We have forgotten William Osler’s dictum: “The good physician treats the disease; the great physician treats the patient who has the disease.”
To do this requires the clinician building a therapeutic alliance with the patient. These are soft skills, craft and art competencies. In practise, it’s spending time developing a safe space for the person to reveal themselves. This will lay the groundwork for quality history-taking and will provide a better opportunity for making a more accurate diagnosis.
Once a provisional diagnosis has been made the job has just begun. This is especially the case in chronic disease. To my mind, the real complementary medicine component is prescribing appropriate pharmacotherapy. The real medicine is the accompanying psycho-education, the coaching and conversational therapies that will help begin the necessary lifestyle changes. It is these components, used with active and reflective listening, that will make the patient journey more satisfactory and improve compliance and therefore clinical outcome.
Do patients want this journey to be handballed between various clinicians? Which part of this medical process can a GP outsource, because it’s not top of scope.
In my own practices, do I sit the patient in front of a computer and get them to provide answers to an AI-generated algorithm? Do I outsource the psycho-education to a YouTube TED talk? Having invested time developing trust in a therapeutic alliance, do I then handball the patient to a practice nurse to do the ongoing monitoring?
As an aside, in defence of AI recording, I would certainly appreciate the support of a scribe, as I am a two-finger typist, and I don’t record my notes in real time as I believe it puts a barrier between the patient and me. Is this top-of-scope argument a call for efficiency or is it a Trojan horse for competitive stakeholders to increase their reach?
My second conundrum arises out of the need for task variation.

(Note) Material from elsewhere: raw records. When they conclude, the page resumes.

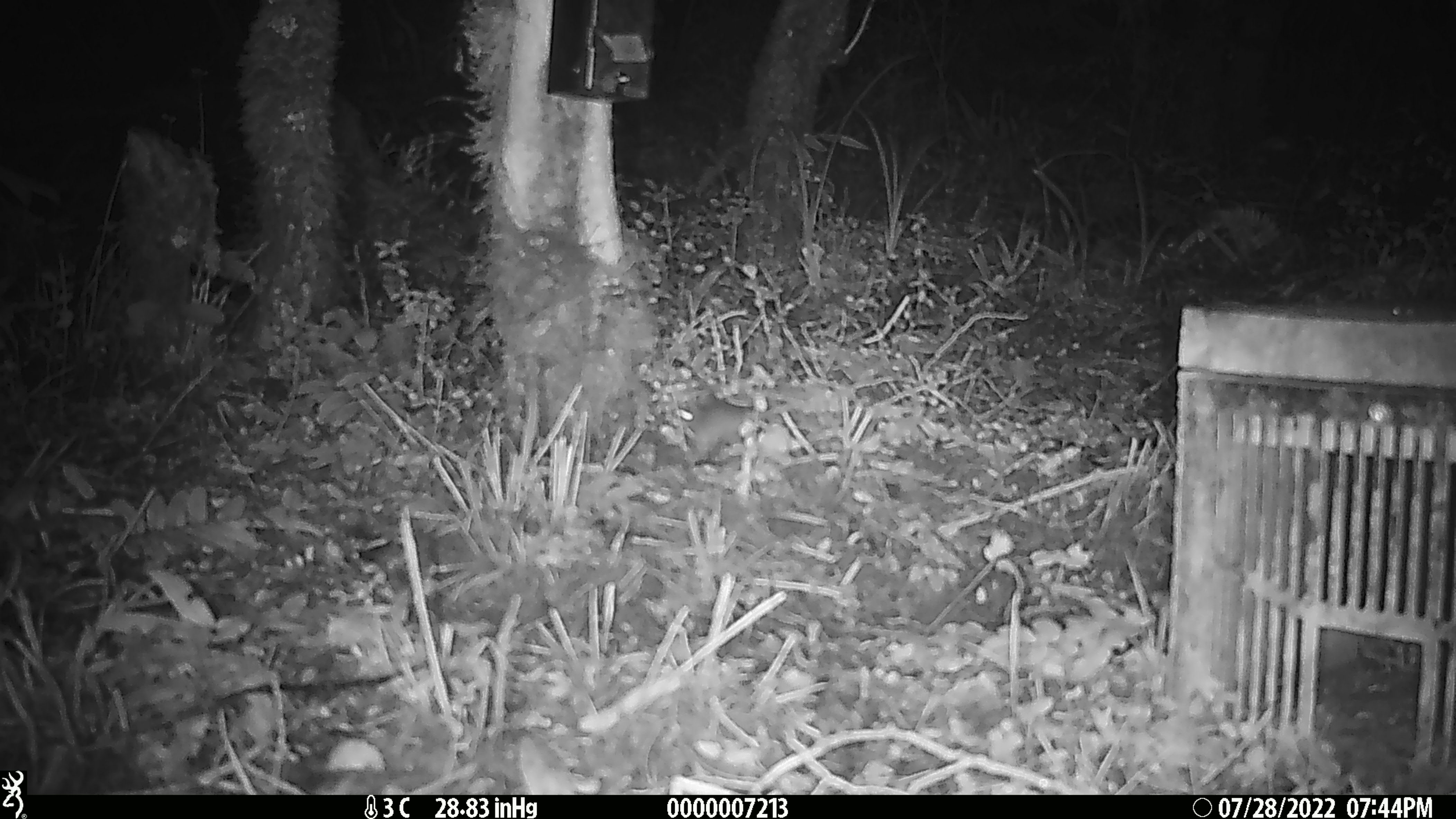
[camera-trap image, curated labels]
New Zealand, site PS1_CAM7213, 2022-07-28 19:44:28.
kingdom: Animalia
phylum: Chordata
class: Mammalia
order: Rodentia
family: Muridae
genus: Mus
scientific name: Mus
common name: mouse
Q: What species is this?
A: Mouse (Mus).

Allostatic load is generally measured through a composite index of indicators of cumulative body stress and strain. If I line up the tasks that comprise my scope of practice in order of their allostatic load, and then discard those which are low, then conceptually I’m constantly running on full throttle.
This means I have no downtime, no time to regroup, no time for enjoyment.

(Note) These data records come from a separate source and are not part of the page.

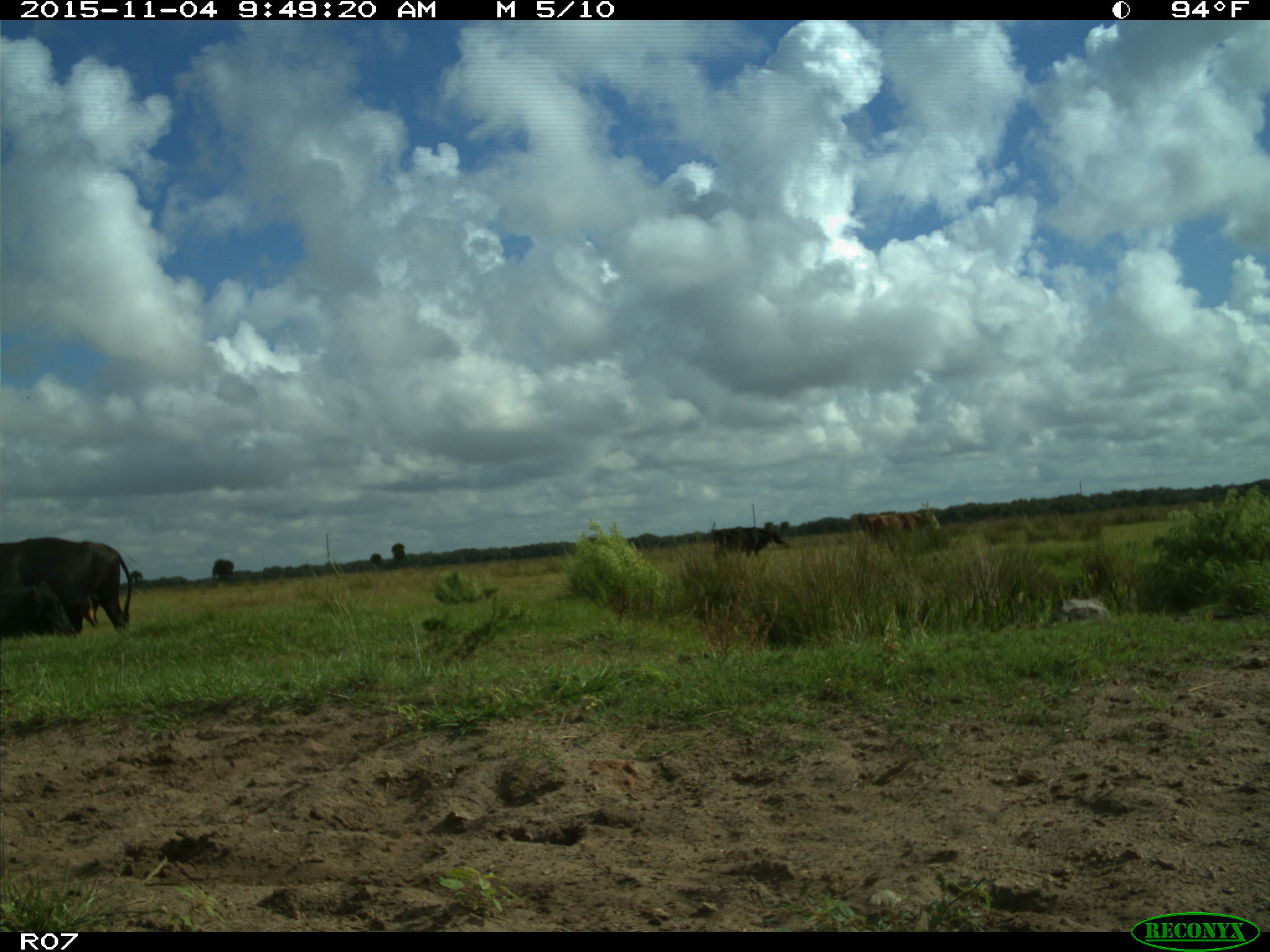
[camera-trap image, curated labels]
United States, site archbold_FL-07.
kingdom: Animalia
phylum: Chordata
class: Mammalia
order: Artiodactyla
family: Bovidae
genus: Bos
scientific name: Bos taurus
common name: domestic cow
Bos taurus (domestic cow).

There is already a serious burnout issue in the medical industry. Will constantly working at the top of our scope exacerbate this. Does it kill discretionary effort and decrease productivity?
I think change is inescapable and I welcome it. Task re-engineering must certainly be on the table. But it must be well-considered. As always, the devil is in the detail.

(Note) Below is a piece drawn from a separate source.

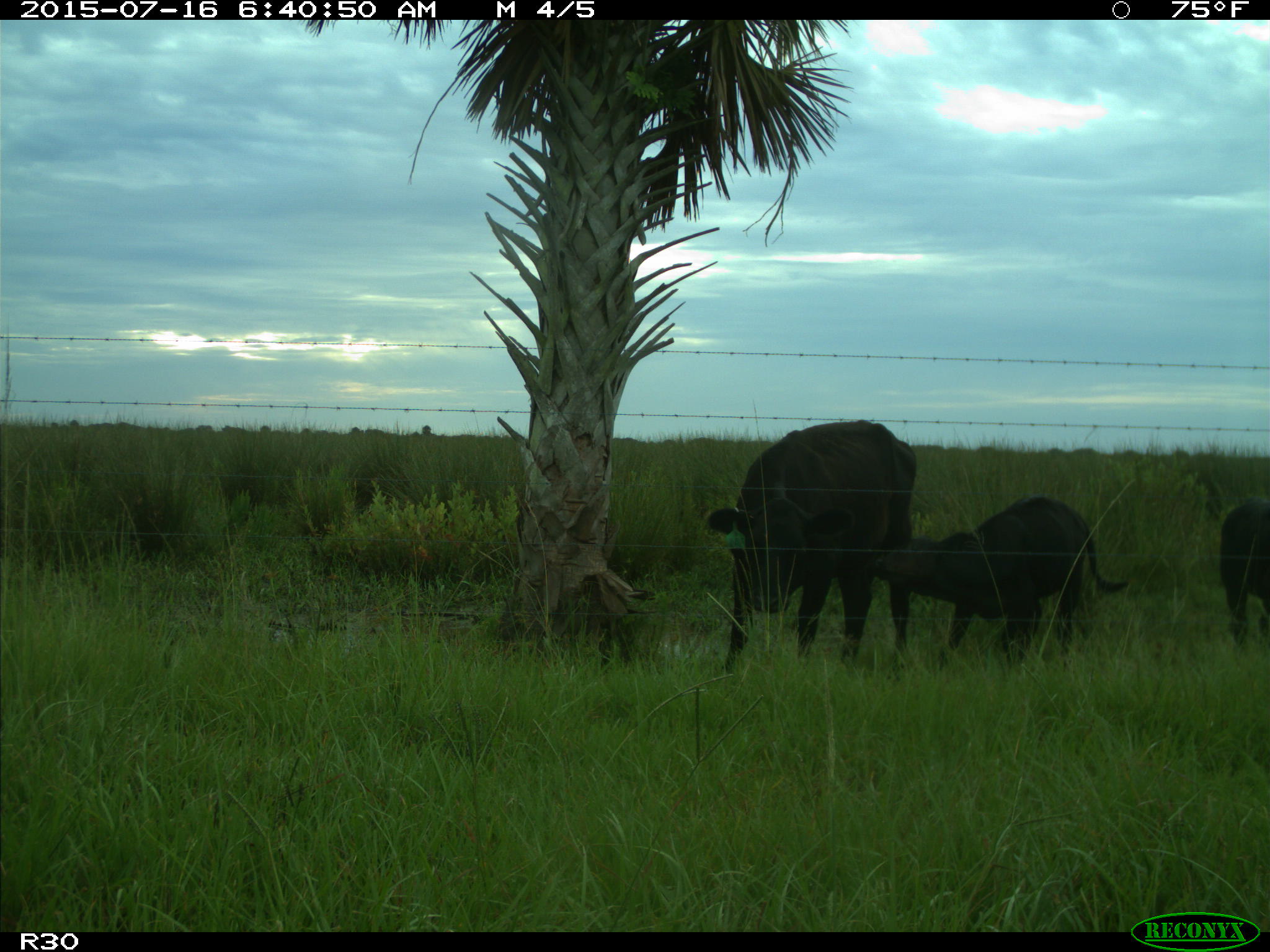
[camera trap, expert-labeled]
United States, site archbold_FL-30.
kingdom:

At this point, I see top-of-scope rhetoric as a competition between clinical tribes for funding and prestige at the expense of a patient-outcomes focus. Of course, this doesn’t help GPs who operate in the complex primary healthcare space, when in Australia, hospital funding has been increasing over the past 10 years, and primary healthcare funding has been decreasing over the same period.
Let’s keep talking.
Associate Professor Kees Nydam was at various times an emergency physician and ED director in Wollongong, Campbeltown and Bundaberg. He continues to work as a senior specialist in addiction medicine and to teach medical students attending the University of Queensland, Rural Clinical School. He is also a poet and songwriter.